There is a lagoon behind my house. It's home to several alligators, but this year they have made themselves scarce. I went looking for them this morning, and it was like one of those painted landscapes with a reflecting pool. The water was perfectly still, and everything across the water was reflected in the water between. Nothing moved in the water, and the water itself, a kind of dull brown, showed the trees, the grass and the sky without distorting the colors. The mirror image was just that.
It was the second unusual water scene in two days. Last night we walked the beach around sunset. The sun had set away from the ocean, leaving shadows and dark sand. The water, in contrast, stayed light, holding the reflected light even with the sun away behind the trees. In this case, the water was not reflecting an image. Instead it clung to the light, or the light clung to it. So the darkening sand sat alongside the bright water, a reversal after a long day of the sand showing bright in the sun while the deep green and blue of the ocean absorbed it.

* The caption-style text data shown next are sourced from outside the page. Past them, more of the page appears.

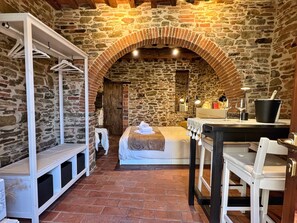 A rustic room with a stone wall, a wooden door, a bed with a white blanket, a wooden bench, a table with a bucket, and a mirror. - La Corte di Muciafora (Muciafora)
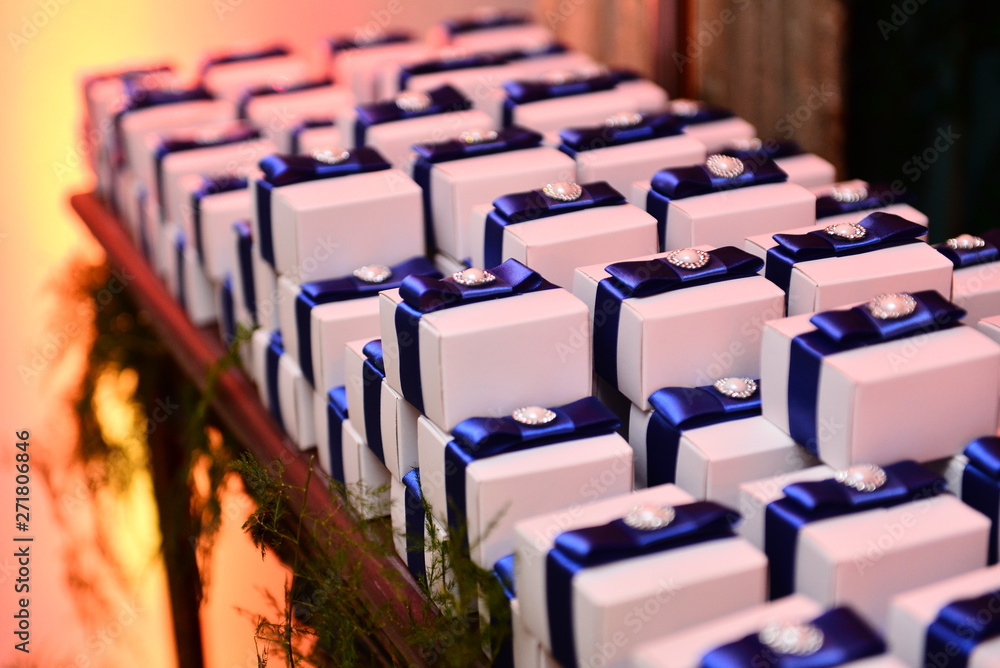 Fototapeta premium happily married in white boxes on candy table in ballroom, candy in the box, party sweets, candy table, blue satin ribbon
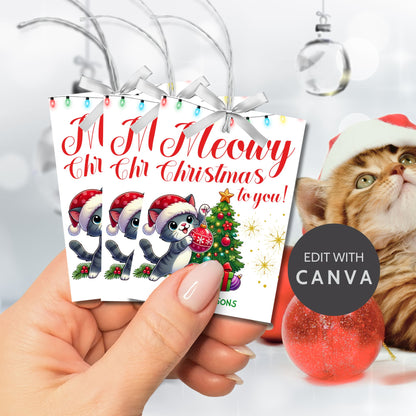 Christmas gift tags featuring a cute kitten in a Santa hat with a festive tree and gifts, paired with the message "Meowy Christmas to you!" These printable and editable tags add a playful, festive touch to holiday gifts for cat lovers.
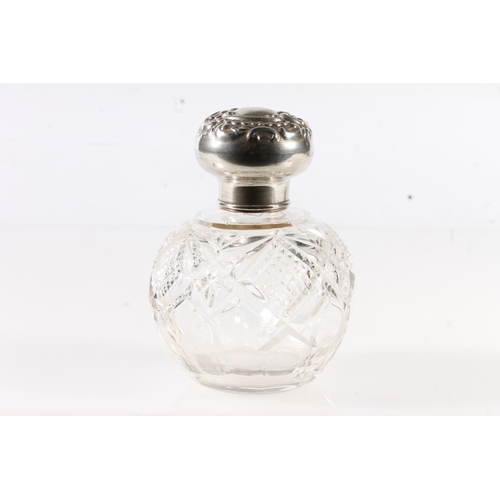 517 - Early 20th century silver topped cut glass perfume bottle, the collar with hallmarks for Chester 191... 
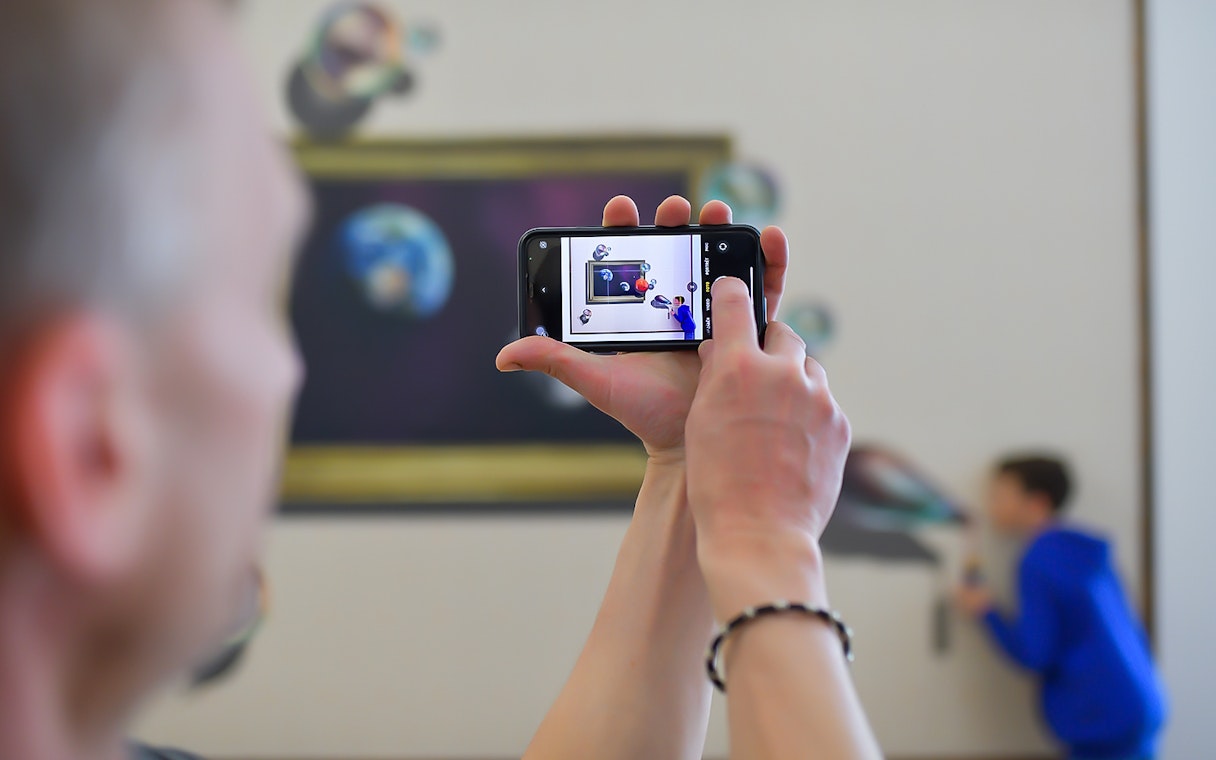 Person photographing illusion art at Illusion Art Museum Prague.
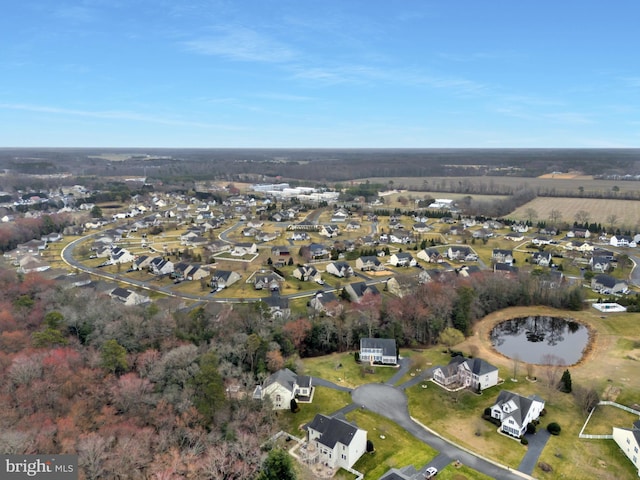 drone / aerial view featuring a residential view and a water view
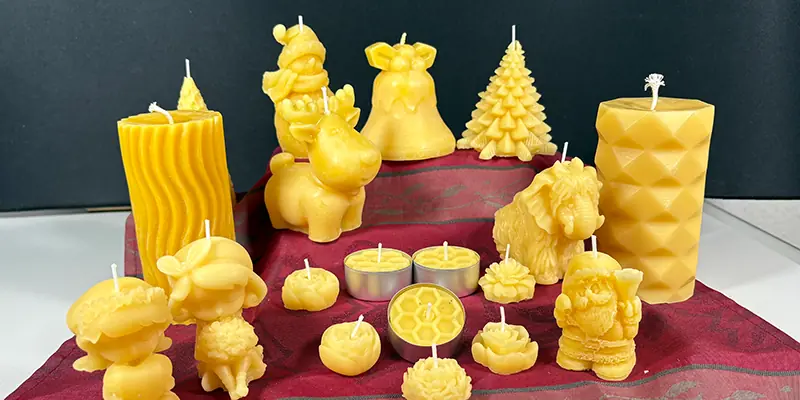 Brennende Bienenwachskerzen in verschiedenen Formen auf Holztisch mit Tannenzweigen und Weihnachtsdekoration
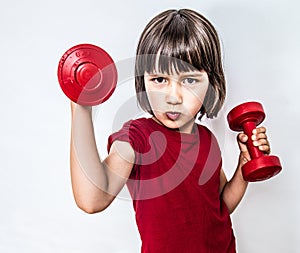 Portrait of cheeky pouting child raising dumbbells for feminism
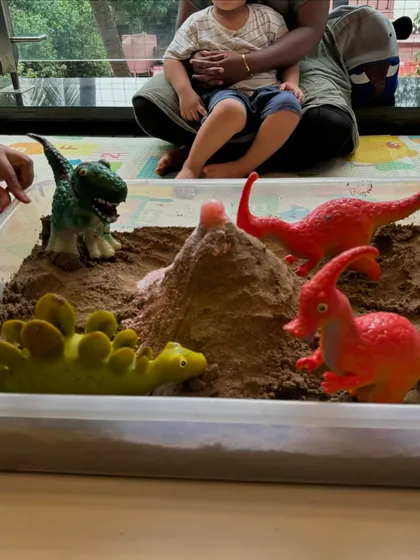 Welcome to the prehistoric world! I create detailed sensory bins like this dinosaur landscape with a volcano to spark imagination and encourage tactile learning through play.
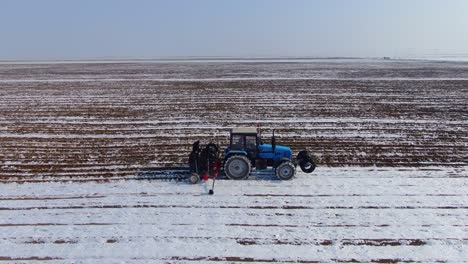 Agricultural-Tractor-Tilling-The-Farmland-With-Snow-In-Ukraine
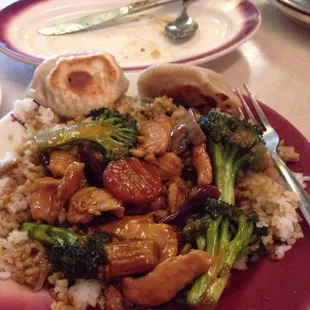Szechuan chicken And  potstickers   It was good. Old school place. Small, quiet, just like I like it.  Thumbs up.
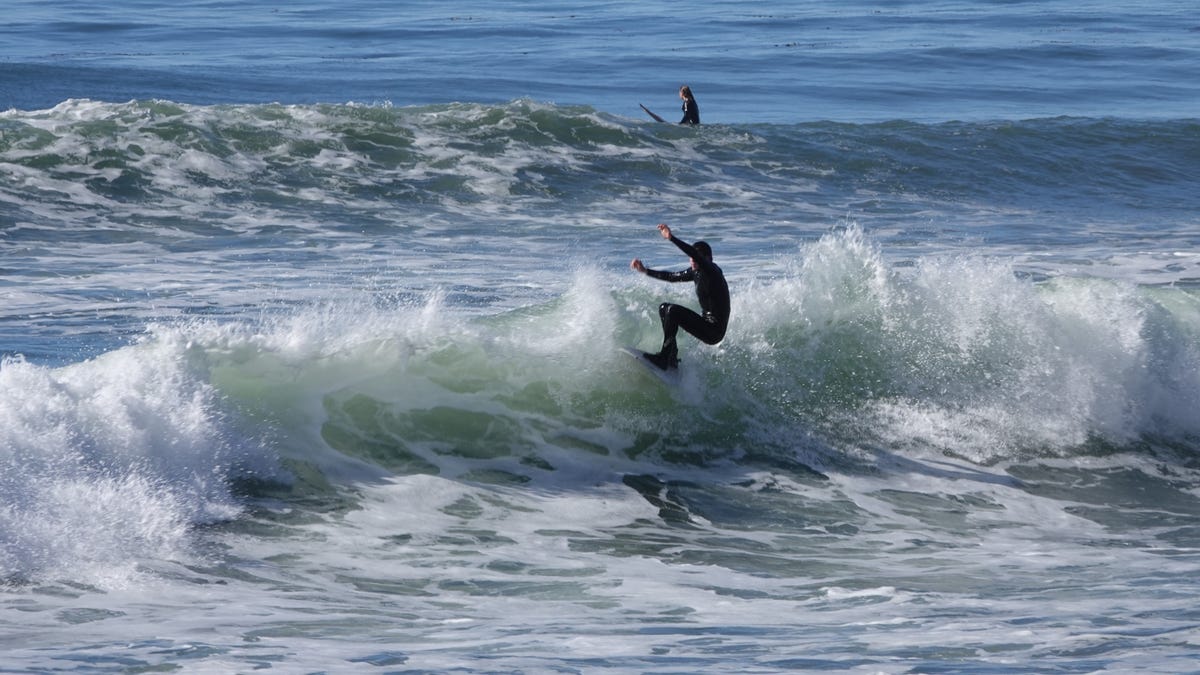 Surfers enjoyed waves on a hot weekend near Mondos Beach off Pacific Coast Highway on Jan. 17, 2021.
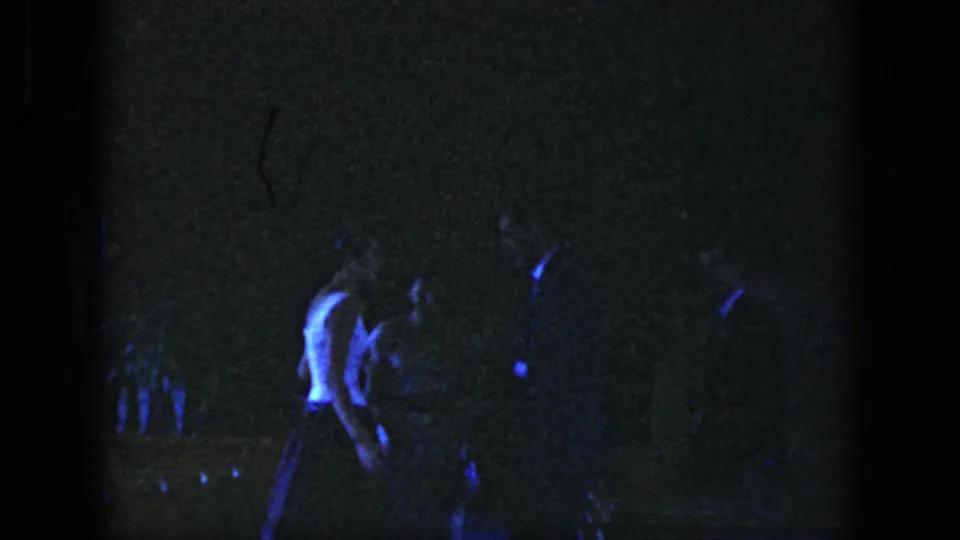 A young man moves through the dim, blue-lit Dayton 1958 party scene as other guests remain faintly visible.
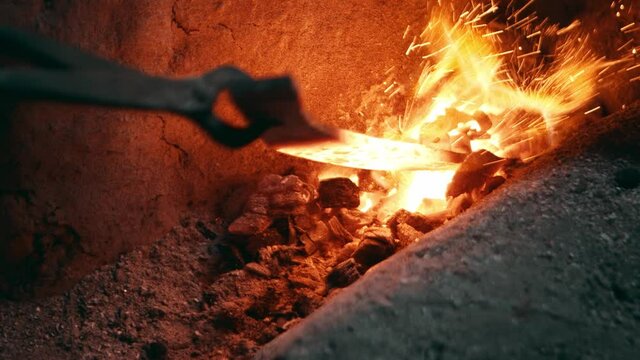 Red hot metal piece taken out of a smithy furnace fire, slow motion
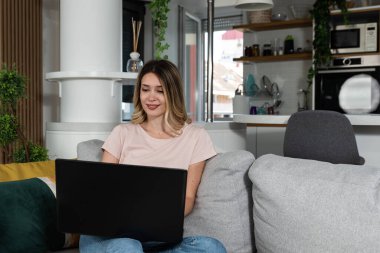 Genç iş kadını ev tasarımcısı yeni bir daire alan müşterisi için dizüstü bilgisayarı üzerinde çalışıyor. Dişi Feng Shui uzmanı bilgisayar tasarımına bakıyor..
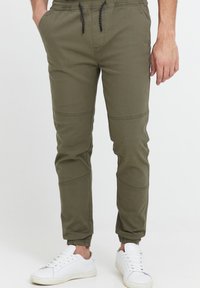 Olive green jogger pants with elastic waistband and drawstring, featuring side pockets and tapered cuffs. Paired with white sneakers.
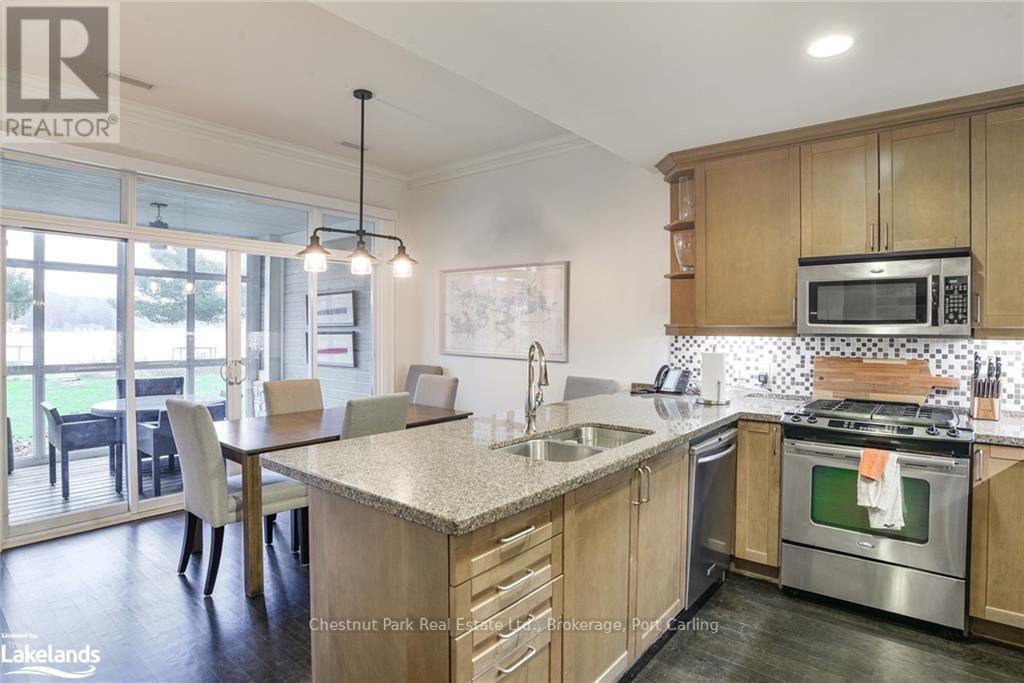 G103-A1 - 1869 Muskoka 118 Road W, Muskoka Lakes (Monck (Muskoka Lakes)), ON - Indoor Photo Showing Kitchen With Double Sink With Upgraded Kitchen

Something similar happens in the morning. The water notices the light first and glows with a light that seems to come from within it. As the sun makes its appearance, the water darkens to its deep blue green for another day.
How does the water change itself? It uses the light, the same light that surrounds us all day, making it possible for us to see what is around us. The light leaves us at night, and, as it comes and goes, the water is the first to receive it and the last to let it go.
Between the time the light arrives and departs, the water offers us a true reflection.